**What needs to be done**:
In the copy of these records, include no pictures and change nothing else.

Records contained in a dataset

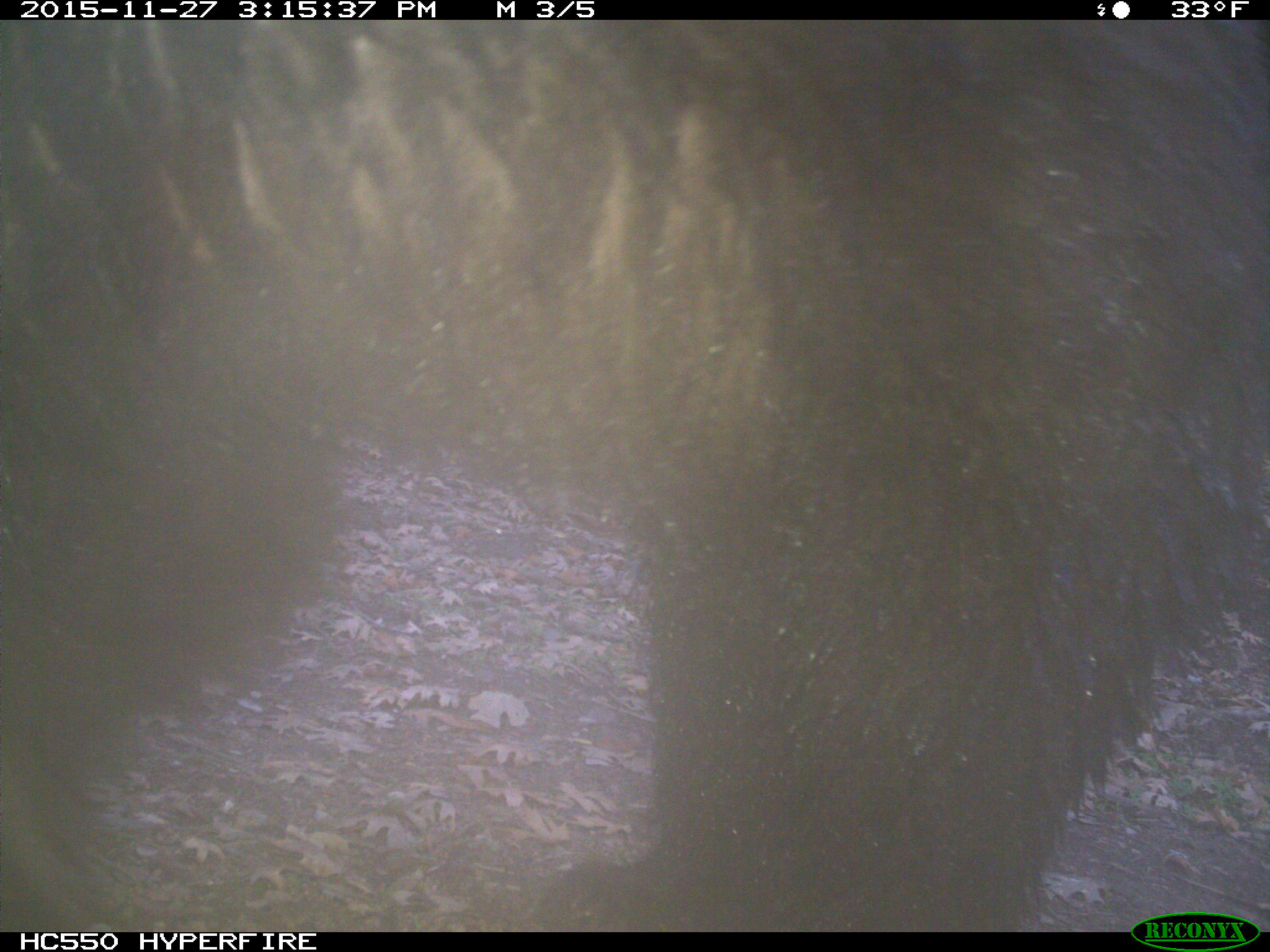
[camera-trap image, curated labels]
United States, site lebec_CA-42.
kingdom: Animalia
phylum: Chordata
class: Mammalia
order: Carnivora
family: Ursidae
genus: Ursus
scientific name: Ursus americanus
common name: american black bear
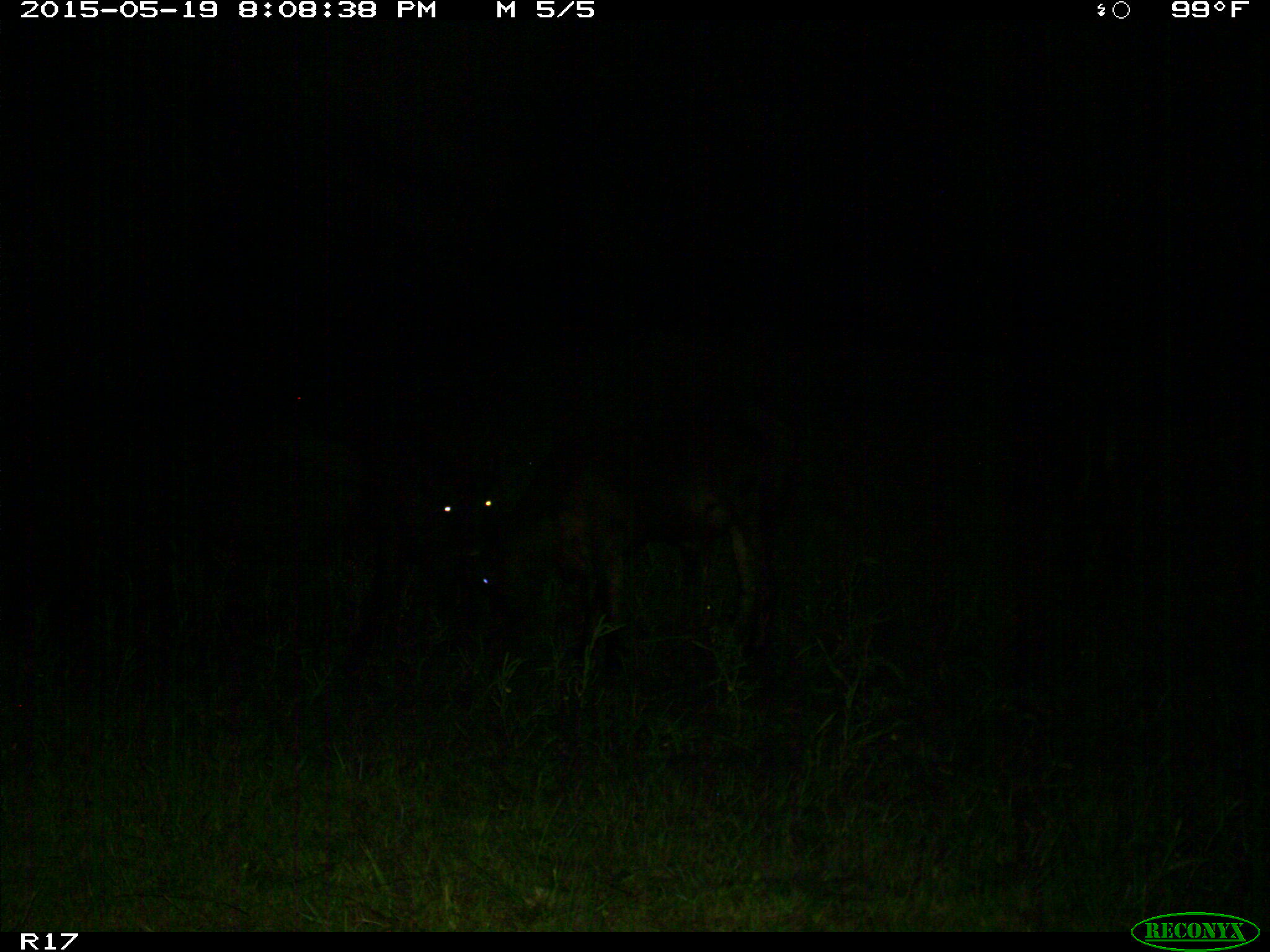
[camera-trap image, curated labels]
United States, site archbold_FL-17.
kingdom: Animalia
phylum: Chordata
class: Mammalia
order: Artiodactyla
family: Bovidae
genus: Bos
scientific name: Bos taurus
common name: domestic cow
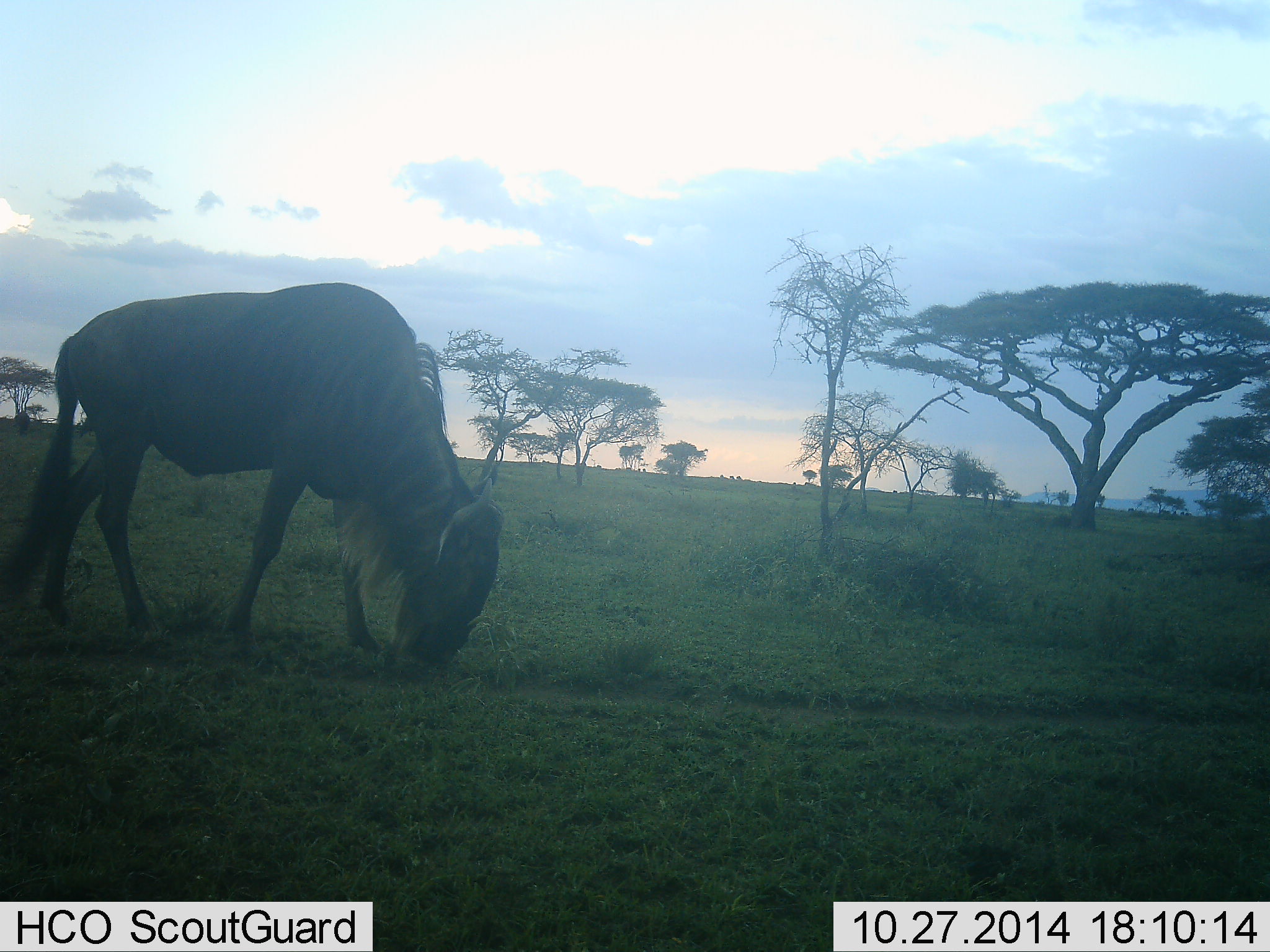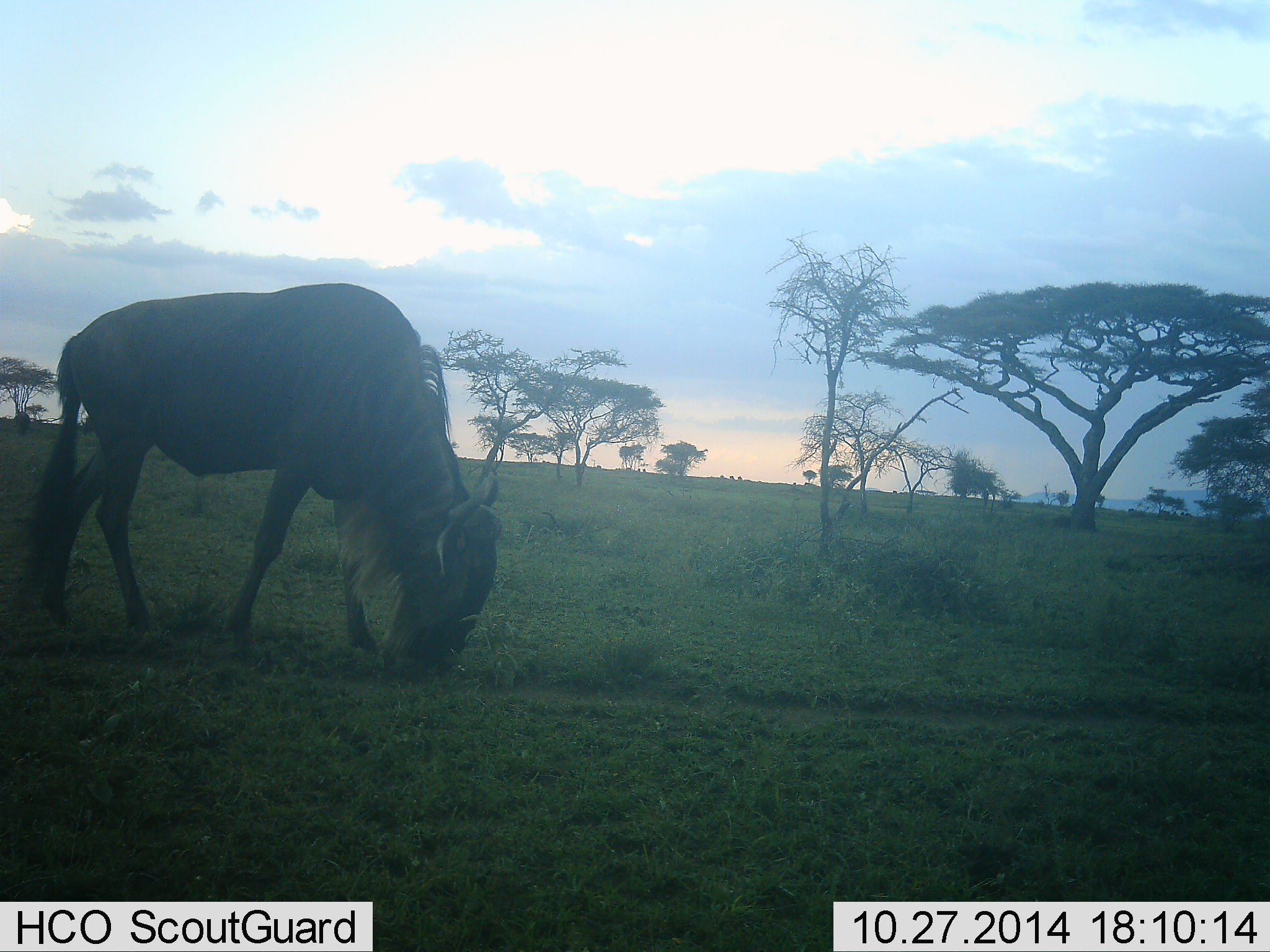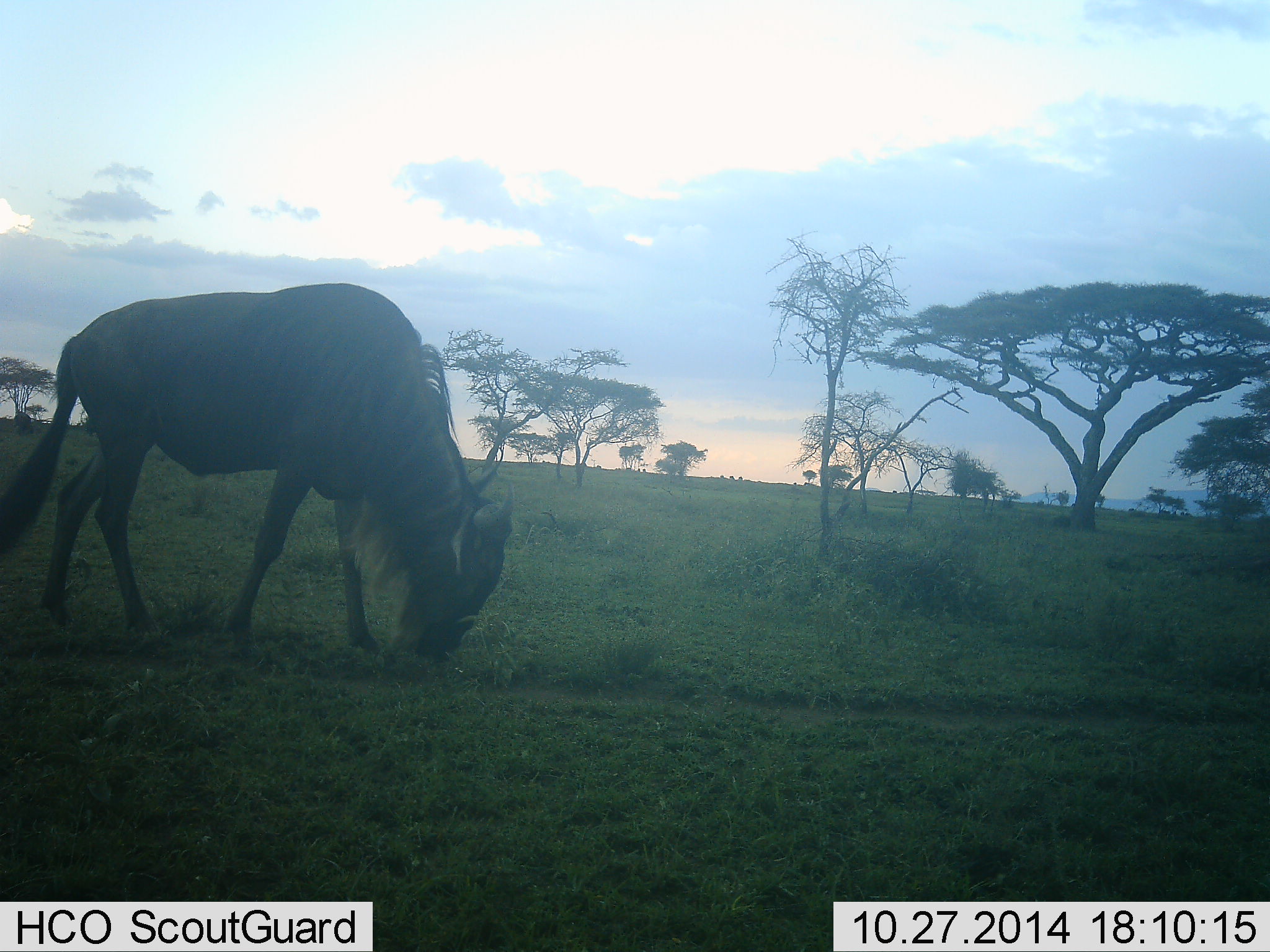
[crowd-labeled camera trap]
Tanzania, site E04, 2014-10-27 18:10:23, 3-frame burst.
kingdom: Animalia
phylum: Chordata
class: Mammalia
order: Artiodactyla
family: Bovidae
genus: Connochaetes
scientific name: Connochaetes taurinus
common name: blue wildebeest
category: wildebeest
Wildebeest (blue wildebeest) (Connochaetes taurinus), count 1. Behavior (volunteer vote fractions): standing 30%, resting 0%, moving 0%, interacting 0%. Young present (vote fraction): 0%. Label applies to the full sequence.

**Your response**:
[camera-trap image, curated labels]
United States, site lebec_CA-42.
kingdom: Animalia
phylum: Chordata
class: Mammalia
order: Carnivora
family: Ursidae
genus: Ursus
scientific name: Ursus americanus
common name: american black bear
[camera-trap image, curated labels]
United States, site archbold_FL-17.
kingdom: Animalia
phylum: Chordata
class: Mammalia
order: Artiodactyla
family: Bovidae
genus: Bos
scientific name: Bos taurus
common name: domestic cow
[crowd-labeled camera trap]
Tanzania, site E04, 2014-10-27 18:10:23, 3-frame burst.
kingdom: Animalia
phylum: Chordata
class: Mammalia
order: Artiodactyla
family: Bovidae
genus: Connochaetes
scientific name: Connochaetes taurinus
common name: blue wildebeest
category: wildebeest
Wildebeest (blue wildebeest) (Connochaetes taurinus), count 1. Behavior (volunteer vote fractions): standing 30%, resting 0%, moving 0%, interacting 0%. Young present (vote fraction): 0%. Label applies to the full sequence.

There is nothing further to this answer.